|Colonialism in India and China|
Arrival of Vasco Da Gama
Vasco Da Gama
The first Portuguese encounter with India was on May 20, 1498 when Vasco da Gama reached Calicut on Malabar Coast. Anchored off the coast of Calicut, the Portuguese invited native fishermen on board and immediately brought some Indian items. One Portuguese accompanied the fishermen to the port and met with a Tunisian Muslim. On the advice of this man, Gama sent a couple of his men to Ponnani to meet with ruler of Calicut, the Zamorin. Over the objections of Arab merchants, Gama managed to secure a letter of concession for trading rights from theZamorin, Calicut's Hindu ruler. But, the Portuguese were unable to pay the prescribed customs duties and price of his goods in gold.
Later Calicut officials temporarily detained Gama's Portuguese agents as security for payment. This, however, annoyed Gama, who carried a few natives and sixteen fishermen with him by force. Nevertheless, Gama's expedition was successful beyond all reasonable expectation, bringing in cargo that was sixty times the cost of the expedition.
Battle of Diu (1509)
Battle of Diu
The Battle of Diu was fought on 3 February 1509 in the Arabian Sea, near the port of Diu, India, between the Portuguese Empire and a joint fleet of the Sultan of Gujarat, the Mamlûk Burji Sultanate of Egypt, the Zamorin of Kozhikode with support of Ottomans, the Republic of Venice and the Republic of Ragusa.

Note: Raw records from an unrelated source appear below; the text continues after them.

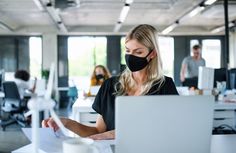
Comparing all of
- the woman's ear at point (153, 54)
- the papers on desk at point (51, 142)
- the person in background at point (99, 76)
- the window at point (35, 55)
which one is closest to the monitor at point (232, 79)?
the person in background at point (99, 76)

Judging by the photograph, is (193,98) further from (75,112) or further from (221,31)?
(221,31)

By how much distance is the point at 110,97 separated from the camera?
1.71 metres

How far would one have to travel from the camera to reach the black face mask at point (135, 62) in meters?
1.55

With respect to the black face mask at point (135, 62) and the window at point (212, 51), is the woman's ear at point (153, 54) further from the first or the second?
the window at point (212, 51)

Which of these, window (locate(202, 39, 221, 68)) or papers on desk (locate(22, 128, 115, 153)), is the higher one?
window (locate(202, 39, 221, 68))

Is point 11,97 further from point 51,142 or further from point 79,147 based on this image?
point 79,147

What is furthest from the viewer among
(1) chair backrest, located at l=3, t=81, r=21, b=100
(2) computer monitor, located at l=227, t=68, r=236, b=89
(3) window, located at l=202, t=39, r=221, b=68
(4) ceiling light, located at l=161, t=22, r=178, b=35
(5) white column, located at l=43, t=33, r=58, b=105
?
(3) window, located at l=202, t=39, r=221, b=68

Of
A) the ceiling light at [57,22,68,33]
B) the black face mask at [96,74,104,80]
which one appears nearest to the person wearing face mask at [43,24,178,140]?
the black face mask at [96,74,104,80]

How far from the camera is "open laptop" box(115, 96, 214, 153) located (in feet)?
3.19

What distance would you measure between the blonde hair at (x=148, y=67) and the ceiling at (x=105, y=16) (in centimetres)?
484

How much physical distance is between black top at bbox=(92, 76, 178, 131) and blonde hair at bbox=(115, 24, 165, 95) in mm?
26

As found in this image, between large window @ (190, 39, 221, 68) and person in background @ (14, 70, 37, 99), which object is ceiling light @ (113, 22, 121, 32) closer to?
large window @ (190, 39, 221, 68)

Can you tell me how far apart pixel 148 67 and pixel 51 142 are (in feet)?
2.11

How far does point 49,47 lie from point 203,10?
540 cm
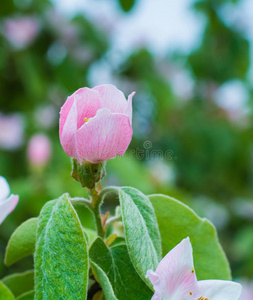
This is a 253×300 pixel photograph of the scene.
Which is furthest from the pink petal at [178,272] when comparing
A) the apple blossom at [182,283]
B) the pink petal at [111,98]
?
the pink petal at [111,98]

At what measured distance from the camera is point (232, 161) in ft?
7.30

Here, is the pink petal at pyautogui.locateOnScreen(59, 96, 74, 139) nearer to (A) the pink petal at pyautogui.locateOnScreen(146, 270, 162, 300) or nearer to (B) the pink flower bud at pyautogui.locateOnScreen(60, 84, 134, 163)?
(B) the pink flower bud at pyautogui.locateOnScreen(60, 84, 134, 163)

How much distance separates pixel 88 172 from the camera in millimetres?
341

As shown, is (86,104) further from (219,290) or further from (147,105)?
(147,105)

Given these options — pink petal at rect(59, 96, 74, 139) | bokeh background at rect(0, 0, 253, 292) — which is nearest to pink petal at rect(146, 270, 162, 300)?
pink petal at rect(59, 96, 74, 139)

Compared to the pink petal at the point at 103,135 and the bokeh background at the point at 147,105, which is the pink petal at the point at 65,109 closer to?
the pink petal at the point at 103,135

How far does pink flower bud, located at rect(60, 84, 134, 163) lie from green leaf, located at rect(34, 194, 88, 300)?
0.13ft

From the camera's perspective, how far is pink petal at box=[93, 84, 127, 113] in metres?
0.34

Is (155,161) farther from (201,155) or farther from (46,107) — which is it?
(46,107)

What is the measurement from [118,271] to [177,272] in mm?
55

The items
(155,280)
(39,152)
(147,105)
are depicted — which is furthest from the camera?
(147,105)

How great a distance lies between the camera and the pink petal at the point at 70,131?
1.03ft

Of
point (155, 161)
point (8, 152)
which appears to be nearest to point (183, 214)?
point (8, 152)

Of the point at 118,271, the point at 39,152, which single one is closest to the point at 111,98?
the point at 118,271
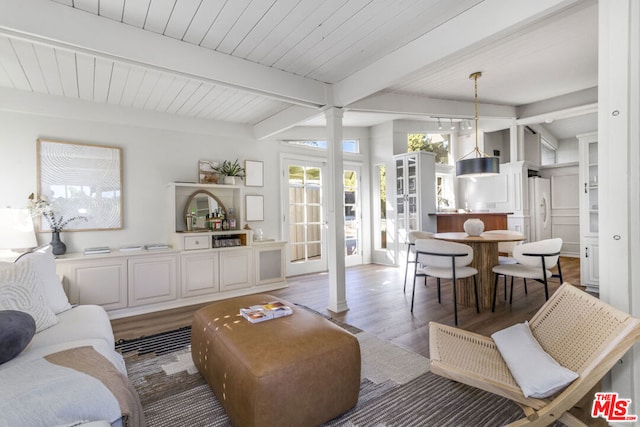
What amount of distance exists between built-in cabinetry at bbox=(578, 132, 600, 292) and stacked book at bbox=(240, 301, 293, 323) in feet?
14.0

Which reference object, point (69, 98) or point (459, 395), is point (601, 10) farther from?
point (69, 98)

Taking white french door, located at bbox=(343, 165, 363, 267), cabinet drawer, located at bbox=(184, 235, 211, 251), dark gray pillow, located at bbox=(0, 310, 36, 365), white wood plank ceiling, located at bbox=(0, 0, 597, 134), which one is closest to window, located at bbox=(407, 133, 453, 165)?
white french door, located at bbox=(343, 165, 363, 267)

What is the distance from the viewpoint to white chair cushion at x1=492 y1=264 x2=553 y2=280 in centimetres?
314

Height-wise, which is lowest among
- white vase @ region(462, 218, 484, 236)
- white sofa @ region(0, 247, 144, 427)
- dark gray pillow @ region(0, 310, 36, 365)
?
white sofa @ region(0, 247, 144, 427)

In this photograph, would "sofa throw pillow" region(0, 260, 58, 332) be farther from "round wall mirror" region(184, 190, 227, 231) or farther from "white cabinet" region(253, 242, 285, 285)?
"white cabinet" region(253, 242, 285, 285)

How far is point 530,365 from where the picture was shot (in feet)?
5.12

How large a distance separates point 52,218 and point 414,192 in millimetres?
5347

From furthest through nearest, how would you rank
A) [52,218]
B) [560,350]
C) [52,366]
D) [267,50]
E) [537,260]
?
[52,218]
[537,260]
[267,50]
[560,350]
[52,366]

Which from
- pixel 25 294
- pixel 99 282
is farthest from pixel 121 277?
pixel 25 294

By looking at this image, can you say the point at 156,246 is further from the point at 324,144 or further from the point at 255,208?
the point at 324,144

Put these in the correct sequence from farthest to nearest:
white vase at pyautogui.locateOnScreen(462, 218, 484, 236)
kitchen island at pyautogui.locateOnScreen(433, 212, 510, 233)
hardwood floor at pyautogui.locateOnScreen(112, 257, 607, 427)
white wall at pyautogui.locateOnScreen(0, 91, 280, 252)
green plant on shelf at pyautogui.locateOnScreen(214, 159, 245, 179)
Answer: kitchen island at pyautogui.locateOnScreen(433, 212, 510, 233) < green plant on shelf at pyautogui.locateOnScreen(214, 159, 245, 179) < white vase at pyautogui.locateOnScreen(462, 218, 484, 236) < white wall at pyautogui.locateOnScreen(0, 91, 280, 252) < hardwood floor at pyautogui.locateOnScreen(112, 257, 607, 427)

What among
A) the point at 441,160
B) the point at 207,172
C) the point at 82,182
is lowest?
the point at 82,182

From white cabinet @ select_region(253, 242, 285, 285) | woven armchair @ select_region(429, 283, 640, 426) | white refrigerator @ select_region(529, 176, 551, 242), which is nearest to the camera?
woven armchair @ select_region(429, 283, 640, 426)

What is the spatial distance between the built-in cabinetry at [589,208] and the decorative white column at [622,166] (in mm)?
3232
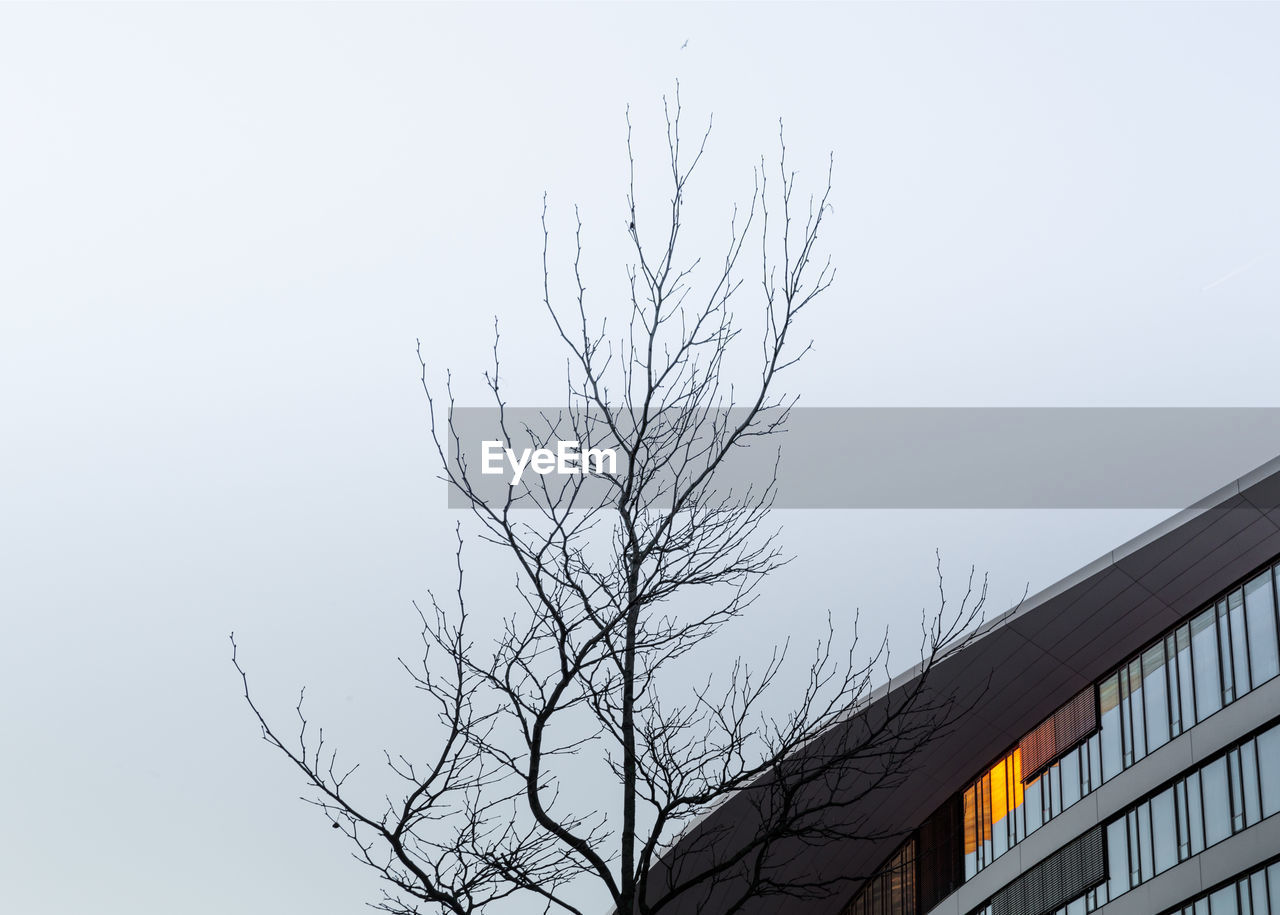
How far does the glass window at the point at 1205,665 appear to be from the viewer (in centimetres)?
2447

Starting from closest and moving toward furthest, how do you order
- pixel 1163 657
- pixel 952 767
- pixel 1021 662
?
1. pixel 1163 657
2. pixel 1021 662
3. pixel 952 767

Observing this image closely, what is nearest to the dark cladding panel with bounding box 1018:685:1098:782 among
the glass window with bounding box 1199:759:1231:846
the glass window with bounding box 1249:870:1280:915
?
the glass window with bounding box 1199:759:1231:846

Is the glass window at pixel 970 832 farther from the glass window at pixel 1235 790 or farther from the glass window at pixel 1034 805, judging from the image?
the glass window at pixel 1235 790

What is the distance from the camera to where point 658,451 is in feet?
24.6

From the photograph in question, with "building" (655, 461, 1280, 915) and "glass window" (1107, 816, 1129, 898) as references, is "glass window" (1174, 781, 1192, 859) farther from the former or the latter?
"glass window" (1107, 816, 1129, 898)

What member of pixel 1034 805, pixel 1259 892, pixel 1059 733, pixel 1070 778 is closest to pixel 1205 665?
pixel 1259 892

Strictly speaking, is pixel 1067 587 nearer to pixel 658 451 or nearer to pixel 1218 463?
pixel 658 451

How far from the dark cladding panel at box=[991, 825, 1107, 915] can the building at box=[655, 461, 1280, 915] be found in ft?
0.15

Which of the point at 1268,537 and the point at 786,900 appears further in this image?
the point at 786,900

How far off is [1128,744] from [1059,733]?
10.00ft

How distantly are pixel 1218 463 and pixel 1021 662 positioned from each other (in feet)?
101

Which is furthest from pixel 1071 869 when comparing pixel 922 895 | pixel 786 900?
pixel 786 900

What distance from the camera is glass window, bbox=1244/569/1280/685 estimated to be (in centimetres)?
2316

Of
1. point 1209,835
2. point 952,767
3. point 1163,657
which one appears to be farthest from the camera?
point 952,767
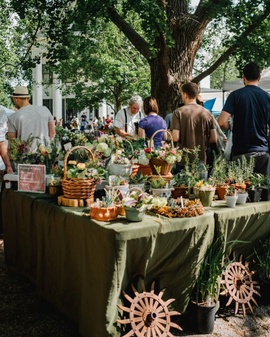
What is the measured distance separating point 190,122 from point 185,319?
1.87 meters

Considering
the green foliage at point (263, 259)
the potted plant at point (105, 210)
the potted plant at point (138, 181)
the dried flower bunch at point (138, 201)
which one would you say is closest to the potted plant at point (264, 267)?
the green foliage at point (263, 259)

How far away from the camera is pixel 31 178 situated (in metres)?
3.47

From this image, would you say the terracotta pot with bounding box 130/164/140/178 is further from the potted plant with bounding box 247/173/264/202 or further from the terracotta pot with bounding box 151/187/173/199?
the potted plant with bounding box 247/173/264/202

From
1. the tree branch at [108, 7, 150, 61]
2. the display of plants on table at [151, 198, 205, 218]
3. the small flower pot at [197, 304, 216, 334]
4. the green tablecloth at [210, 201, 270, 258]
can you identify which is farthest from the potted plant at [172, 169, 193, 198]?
the tree branch at [108, 7, 150, 61]

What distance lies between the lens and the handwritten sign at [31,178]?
342 cm

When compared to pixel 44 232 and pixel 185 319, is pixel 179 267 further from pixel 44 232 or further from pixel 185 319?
pixel 44 232

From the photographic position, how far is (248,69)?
12.4ft

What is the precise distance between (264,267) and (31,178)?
195 centimetres

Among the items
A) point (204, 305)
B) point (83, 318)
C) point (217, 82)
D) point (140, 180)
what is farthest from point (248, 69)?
point (217, 82)

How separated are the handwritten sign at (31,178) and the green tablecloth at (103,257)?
8cm

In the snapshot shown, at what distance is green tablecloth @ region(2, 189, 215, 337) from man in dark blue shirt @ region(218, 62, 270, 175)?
3.66 feet

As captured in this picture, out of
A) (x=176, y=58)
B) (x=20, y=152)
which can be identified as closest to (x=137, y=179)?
(x=20, y=152)

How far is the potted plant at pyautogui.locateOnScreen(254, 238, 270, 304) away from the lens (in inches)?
130

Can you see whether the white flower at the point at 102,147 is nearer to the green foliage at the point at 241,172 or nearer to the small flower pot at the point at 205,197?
the small flower pot at the point at 205,197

The Portuguese victory was critical: Mamluks and Arabs retreated, easing the Portuguese strategy of controlling the Indian Ocean to route trade down the Cape of Good Hope, circumventing the traditional spice route controlled by the Arabs and the Venetians through the Red Sea and Persian Gulf. After the battle, Portugal rapidly captured key ports in the Indian Ocean like Goa, Ceylon, Malacca and Ormuz, crippling the Mamluk Sultanate of Egypt and the Gujarat Sultanate, greatly assisting the growth of the Portuguese Empire and setting its trade dominance for almost a century, until it was taken during the Dutch-Portuguese Wars and the Battle of Swally won by the British East India Company in 1612. It marks the beginning of the European colonialism in Asia. It also marks the spillover of the Christian-Islamic power struggle, in and around the Mediterranean Sea and the Middle East, into the Indian Ocean which was the most important region for international trade at the time.
Within 50 years of Vasco Da Gama's arrival the Portuguese had occupied some sixty miles of coast around Goa, with territories stretching up to thirty miles inland. Northwards from Mumbai to Damao, the key, with Diu across the gulf, to the approaches to rich gujrat, they occupied a still larger though narrower tract with four important ports and several hundred towns and villages. Southwards they held a long loosely linked chain of seaport fortresses and trading posts like Onor, Barcelor, Mangalore, Cannanor, Cranganor, Cochin, and Quilon. But though their power in Malabar was more fragmented, it was sufficient, when supplemented by judicious subsidies, to ensure influence or control over the local rulers who were masters of the pepper, ginger and cinnamon lands. Even on the East coast at Nagapatam and San Thome further military posts and settlements were created, while, as the sixteenth century drew to a close, a wealthy settlement grew up at Hoogli in West Bengal and direct Portuguese rule was established over the lowlands of Ceylon.
Church in Goa
During the rule of Portuguese India the cultural heritage of India improved in the field of music, dance and some other forms of art. The missionaries and the Church were also teachers and patrons in India of the arts of the painter, carver and sculptor. As in music, moreover, they were interpreters, not narrowly of Portuguese, but of European art to India. The Portuguese brought their religion with them and though they were not tolerant to the Muslim religion, they were tolerant to the Hindu religion. But with time, the tolerance faded and this is reflected by the fact that several Hindu temples were destroyed. During the 17th century, as a result of numerous military losing to the Dutch and the British, the commercial port of Goa went worse. Later, the spice trade came under the control of Dutch and Goa was superseded by Brazil as the economic center of overseas empire of Portugal. After two naval assaults, in 1683 Goa was invaded by the Maratha power.